Provided text Start Marker

1. Property. The "Property" shall mean the real property located in the
City of Evanston, County of Cook, State of Illinois, legally described in
EXHIBIT A attached to this Assignment, together with all of Assignor's right,
title and interest in and to the building, structures and other improvements
located thereon, and commonly known as "1800 Sherman".
2. Contract. "Contract" shall mean that certain Real Estate Sale Agreement
dated _______________, 1998 by and between Assignor, as Seller, and
_________________, as Purchaser, for the purchase and sale of the Property.
3. Permits. "Permits" shall mean all certificates of occupancy, special use
permits, elevator inspection certificates, operating permits, and all other
permits issued by any governmental authority relating to the use, occupancy,
ownership or operation of the Property, if any.
4. General Intangibles. "General Intangibles" shall mean: (i) all
warranties and guaranties relating to the Property, (ii) all plans,
specifications and floor plans for the Office Building (as defined in the
Contract); and (iii) all existing intangible personal property pertaining to the
Property, including the name "1800 Sherman" but excluding any intangible
property pertaining in any way to the rights associated with the name "Equity
Office" or the name of any entity containing the words "Equity Office".
5. Quit Claim Assignment. For good and valuable consideration received by
Assignor, the receipt and sufficiency of which are hereby acknowledged, Assignor
hereby quit claims to Assignee the entire right, title and interest of Assignor,
if any, in and to the Permits and General Intangibles, as applicable to the
period from and after the date hereof.
6. Enforcement. If Assignor or Assignee must resort to a court of law or
equity in order to enforce the provisions of this Assignment as against the
other, the non-prevailing party shall pay the reasonable attorney's fees and
expenses of the prevailing party.
7. Third Parties. Except as set forth in Section 10 of this Assignment, no
third party shall have the benefit of any of the provisions of this Assignment,
nor is this Assignment made with the intent that any person or entity other than
Assignor or Assignee shall rely hereon.
8. No Representations or Warranties. This Assignment shall not be construed
as a representation or warranty by Assignor as to the existence, ownership or
transferability of the Permits or the General Intangibles, and Assignor shall
have no liability to Assignee in the event that any or all of the
<PAGE>
Permits or the General Intangibles (i) are not transferable to Assignee, or (ii)
are canceled or terminated by reason of this assignment or any acts of Assignee.
9. Limited Liability. By accepting this Assignment, Assignee expressly
understands and agrees that any recovery against Assignor that Assignee may be
entitled to as a result of any claim, demand or cause of action that Assignee
may have against Assignor with respect to this Assignment shall only be
recoverable against Assignor as provided in Section 10(P) of the Contract.

Provided text End Marker

→ Tasks for this exercise:
**a)** List every term that the assignment excerpt defines with the words "shall mean".
**b)** Please reproduce the assignment excerpt starting at "6. Enforcement. If" and ending at "shall rely hereon.".

Source data Start Marker

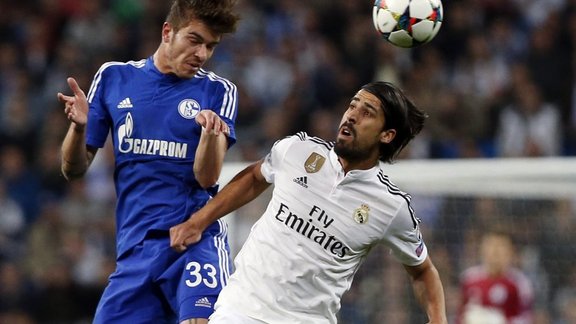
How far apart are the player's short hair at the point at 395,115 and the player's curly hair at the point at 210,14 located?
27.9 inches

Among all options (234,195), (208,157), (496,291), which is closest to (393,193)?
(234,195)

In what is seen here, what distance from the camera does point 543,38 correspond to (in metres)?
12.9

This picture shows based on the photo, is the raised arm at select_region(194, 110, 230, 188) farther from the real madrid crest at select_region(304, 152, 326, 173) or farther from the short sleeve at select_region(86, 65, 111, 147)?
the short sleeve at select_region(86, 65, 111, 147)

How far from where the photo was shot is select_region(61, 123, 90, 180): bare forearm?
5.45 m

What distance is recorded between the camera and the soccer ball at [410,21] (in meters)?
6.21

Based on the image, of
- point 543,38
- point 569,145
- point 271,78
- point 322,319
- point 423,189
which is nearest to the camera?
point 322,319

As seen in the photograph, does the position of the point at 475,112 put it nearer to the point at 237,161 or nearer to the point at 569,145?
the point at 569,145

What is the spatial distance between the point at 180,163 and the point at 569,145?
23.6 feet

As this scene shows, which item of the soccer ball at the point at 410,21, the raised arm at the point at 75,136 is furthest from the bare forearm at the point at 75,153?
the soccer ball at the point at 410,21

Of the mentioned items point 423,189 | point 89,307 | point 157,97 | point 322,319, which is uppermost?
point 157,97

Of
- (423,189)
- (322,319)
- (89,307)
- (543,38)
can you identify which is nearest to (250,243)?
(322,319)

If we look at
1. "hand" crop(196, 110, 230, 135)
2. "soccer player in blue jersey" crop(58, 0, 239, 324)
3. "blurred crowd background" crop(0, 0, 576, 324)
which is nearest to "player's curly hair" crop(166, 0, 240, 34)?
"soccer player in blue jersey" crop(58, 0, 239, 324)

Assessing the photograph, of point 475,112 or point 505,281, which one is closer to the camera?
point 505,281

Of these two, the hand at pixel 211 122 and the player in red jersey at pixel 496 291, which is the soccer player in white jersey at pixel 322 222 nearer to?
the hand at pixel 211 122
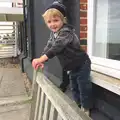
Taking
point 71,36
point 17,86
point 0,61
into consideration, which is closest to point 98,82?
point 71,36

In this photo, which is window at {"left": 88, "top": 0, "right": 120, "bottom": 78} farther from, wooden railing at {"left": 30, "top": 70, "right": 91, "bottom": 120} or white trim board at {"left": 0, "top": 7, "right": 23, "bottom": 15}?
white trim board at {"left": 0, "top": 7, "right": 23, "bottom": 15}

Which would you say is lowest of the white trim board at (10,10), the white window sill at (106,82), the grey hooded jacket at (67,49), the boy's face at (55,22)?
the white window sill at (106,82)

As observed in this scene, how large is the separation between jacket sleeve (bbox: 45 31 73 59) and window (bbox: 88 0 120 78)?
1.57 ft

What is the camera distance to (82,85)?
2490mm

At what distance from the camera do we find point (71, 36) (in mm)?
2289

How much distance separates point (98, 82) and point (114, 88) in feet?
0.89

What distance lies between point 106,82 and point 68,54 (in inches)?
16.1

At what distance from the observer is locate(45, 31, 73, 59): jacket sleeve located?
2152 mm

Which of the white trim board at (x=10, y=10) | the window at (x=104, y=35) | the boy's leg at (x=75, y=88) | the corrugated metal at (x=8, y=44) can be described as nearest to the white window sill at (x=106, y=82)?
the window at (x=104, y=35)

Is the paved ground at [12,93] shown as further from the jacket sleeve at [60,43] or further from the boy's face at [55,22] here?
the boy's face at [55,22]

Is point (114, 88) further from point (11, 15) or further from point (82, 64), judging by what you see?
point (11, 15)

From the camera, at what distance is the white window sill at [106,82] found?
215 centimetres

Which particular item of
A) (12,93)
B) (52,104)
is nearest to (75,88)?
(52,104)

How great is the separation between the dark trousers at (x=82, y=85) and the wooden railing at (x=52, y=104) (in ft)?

Source data End Marker

→ Expected results:
**a)**
- Property
- Contract
- Permits
- General Intangibles

**b)**
6. Enforcement. If Assignor or Assignee must resort to a court of law or
equity in order to enforce the provisions of this Assignment as against the
other, the non-prevailing party shall pay the reasonable attorney's fees and
expenses of the prevailing party.
7. Third Parties. Except as set forth in Section 10 of this Assignment, no
third party shall have the benefit of any of the provisions of this Assignment,
nor is this Assignment made with the intent that any person or entity other than
Assignor or Assignee shall rely hereon.